Mais le travail de terrain ne peut pas tout. La prostitution, notamment celle des mineurs, passe aussi largement par les réseaux sociaux. Maeva et Vaimiti y sont inscrites, et le confirment : la demande est importante et on y trouve de tous les profils. Comme pour n’importe quelle application de rencontre. La prostitution s’est naturellement dématérialisée. Les codes ont changé, mais le fond reste le même.
QUELQUES DONNÉES DE LA GENDARMERIE :
- Mars 2018 : interpellation à Faaa de 10 individus pour proxénétisme
- 2020 : interpellation à Arue de 3 individus pour proxénétisme
- 2021 et 2022 : la gendarmerie ne recense que deux affaires liées à la prostitution en Polynésie
- Ces affaires engagent toutes des mineurs, le plus jeune ayant 13 ans
- L’ice revient régulièrement dans les dossiers de proxénétisme
- Les proxénètes gravitent dans les milieux de la famille et récupèrent environ 50% du gain des prostitués, les prestations allant environ de 10 000 à 20 000 Fcfp
« La vie dans la rue c’est festif… et triste« . Vaimiti se voit partir en France, un pays qu’elle voit plus grand, avec plus d’argent, et avec plus de facilité pour terminer sa transition de genre, trop chère au fenua. Elle avance qu’elle retournera dans la rue à son arrivée : « On ne va pas se mentir. La prostitution c’est sûr, sauf si je trouve mieux ».
Pour Vaiitinina, les solutions durables ne se trouveront que dans un travail sans relâche avec le Pays et les acteurs de proximité.

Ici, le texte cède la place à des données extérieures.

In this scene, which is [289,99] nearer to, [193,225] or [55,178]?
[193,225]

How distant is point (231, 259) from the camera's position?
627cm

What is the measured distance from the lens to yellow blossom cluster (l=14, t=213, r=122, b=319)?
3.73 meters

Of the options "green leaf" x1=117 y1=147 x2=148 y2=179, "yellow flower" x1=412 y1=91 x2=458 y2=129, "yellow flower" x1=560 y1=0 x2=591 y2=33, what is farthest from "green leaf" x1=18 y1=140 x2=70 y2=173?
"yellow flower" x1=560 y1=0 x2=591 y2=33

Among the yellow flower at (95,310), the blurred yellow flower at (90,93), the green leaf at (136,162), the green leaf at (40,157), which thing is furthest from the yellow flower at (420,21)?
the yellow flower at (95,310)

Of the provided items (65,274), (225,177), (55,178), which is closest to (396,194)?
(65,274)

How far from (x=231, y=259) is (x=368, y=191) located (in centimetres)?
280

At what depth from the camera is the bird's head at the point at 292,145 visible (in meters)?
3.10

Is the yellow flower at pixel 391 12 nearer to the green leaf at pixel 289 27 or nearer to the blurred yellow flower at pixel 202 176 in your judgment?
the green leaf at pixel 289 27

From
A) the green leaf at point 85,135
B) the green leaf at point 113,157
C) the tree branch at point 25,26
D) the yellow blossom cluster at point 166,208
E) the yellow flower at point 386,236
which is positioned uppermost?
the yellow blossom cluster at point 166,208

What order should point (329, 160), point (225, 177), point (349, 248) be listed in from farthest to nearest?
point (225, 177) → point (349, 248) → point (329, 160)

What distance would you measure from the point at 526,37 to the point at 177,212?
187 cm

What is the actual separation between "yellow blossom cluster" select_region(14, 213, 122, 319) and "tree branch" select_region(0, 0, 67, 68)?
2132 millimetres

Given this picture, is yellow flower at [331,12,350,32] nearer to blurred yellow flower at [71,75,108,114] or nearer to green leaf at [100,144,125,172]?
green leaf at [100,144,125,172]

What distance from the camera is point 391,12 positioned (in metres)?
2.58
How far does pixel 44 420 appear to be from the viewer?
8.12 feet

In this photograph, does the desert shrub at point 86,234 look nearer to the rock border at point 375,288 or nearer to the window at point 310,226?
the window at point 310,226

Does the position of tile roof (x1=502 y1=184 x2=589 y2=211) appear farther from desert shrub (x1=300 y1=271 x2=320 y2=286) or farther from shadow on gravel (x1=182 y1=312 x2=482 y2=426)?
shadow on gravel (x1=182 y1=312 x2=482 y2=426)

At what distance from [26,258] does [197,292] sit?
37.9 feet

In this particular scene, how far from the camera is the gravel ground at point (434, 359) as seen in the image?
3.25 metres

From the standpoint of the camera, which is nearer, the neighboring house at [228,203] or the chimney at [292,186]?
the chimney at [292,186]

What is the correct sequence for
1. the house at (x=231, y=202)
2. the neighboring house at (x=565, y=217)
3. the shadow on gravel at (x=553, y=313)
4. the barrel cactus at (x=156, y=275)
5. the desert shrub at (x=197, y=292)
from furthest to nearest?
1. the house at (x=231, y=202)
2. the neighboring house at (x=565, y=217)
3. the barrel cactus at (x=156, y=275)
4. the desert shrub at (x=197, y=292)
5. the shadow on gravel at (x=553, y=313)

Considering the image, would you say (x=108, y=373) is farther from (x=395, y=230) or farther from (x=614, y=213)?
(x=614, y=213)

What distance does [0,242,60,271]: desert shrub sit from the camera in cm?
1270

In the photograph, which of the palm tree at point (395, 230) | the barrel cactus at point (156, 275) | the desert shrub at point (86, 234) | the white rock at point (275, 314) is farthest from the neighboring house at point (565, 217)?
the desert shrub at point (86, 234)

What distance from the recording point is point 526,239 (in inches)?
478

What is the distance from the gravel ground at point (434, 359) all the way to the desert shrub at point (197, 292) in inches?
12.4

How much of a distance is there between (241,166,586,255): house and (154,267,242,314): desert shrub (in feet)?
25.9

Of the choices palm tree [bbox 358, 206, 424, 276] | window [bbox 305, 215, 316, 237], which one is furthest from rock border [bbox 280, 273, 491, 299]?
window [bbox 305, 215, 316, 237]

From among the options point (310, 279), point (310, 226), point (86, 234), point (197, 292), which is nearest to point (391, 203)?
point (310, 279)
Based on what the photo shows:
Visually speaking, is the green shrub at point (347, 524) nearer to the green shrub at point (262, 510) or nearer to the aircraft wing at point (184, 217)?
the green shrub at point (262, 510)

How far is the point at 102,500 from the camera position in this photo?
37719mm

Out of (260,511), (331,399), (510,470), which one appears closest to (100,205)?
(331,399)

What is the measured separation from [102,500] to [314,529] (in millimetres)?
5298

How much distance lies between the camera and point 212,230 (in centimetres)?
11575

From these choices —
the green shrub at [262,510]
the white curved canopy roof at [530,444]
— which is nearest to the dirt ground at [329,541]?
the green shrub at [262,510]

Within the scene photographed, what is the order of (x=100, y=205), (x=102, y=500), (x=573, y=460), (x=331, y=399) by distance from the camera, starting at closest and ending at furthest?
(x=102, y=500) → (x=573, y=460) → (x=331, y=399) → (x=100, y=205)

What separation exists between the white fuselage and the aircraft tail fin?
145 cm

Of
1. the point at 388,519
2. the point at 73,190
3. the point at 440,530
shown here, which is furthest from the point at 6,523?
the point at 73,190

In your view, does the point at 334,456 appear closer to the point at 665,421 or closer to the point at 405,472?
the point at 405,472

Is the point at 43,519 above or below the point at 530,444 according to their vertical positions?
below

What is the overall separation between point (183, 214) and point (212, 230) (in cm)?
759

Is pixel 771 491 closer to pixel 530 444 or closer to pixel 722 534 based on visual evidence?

Par exemple, le Fare ute, centre d’hébergement pour les sans-abris mis à disposition par le Pays, était sensé être provisoire à son ouverture en 2020. Le centre accueille toujours des sans-abris aujourd’hui. « Il faudrait que tout le monde s’asseye autour d’une table, aussi bien les institutions du Pays que les acteurs de terrain, comme les associations de quartier« , conclut-elle.
Te torea rencontrera Édouard Fritch le 15 décembre, pour le noël des sans abris.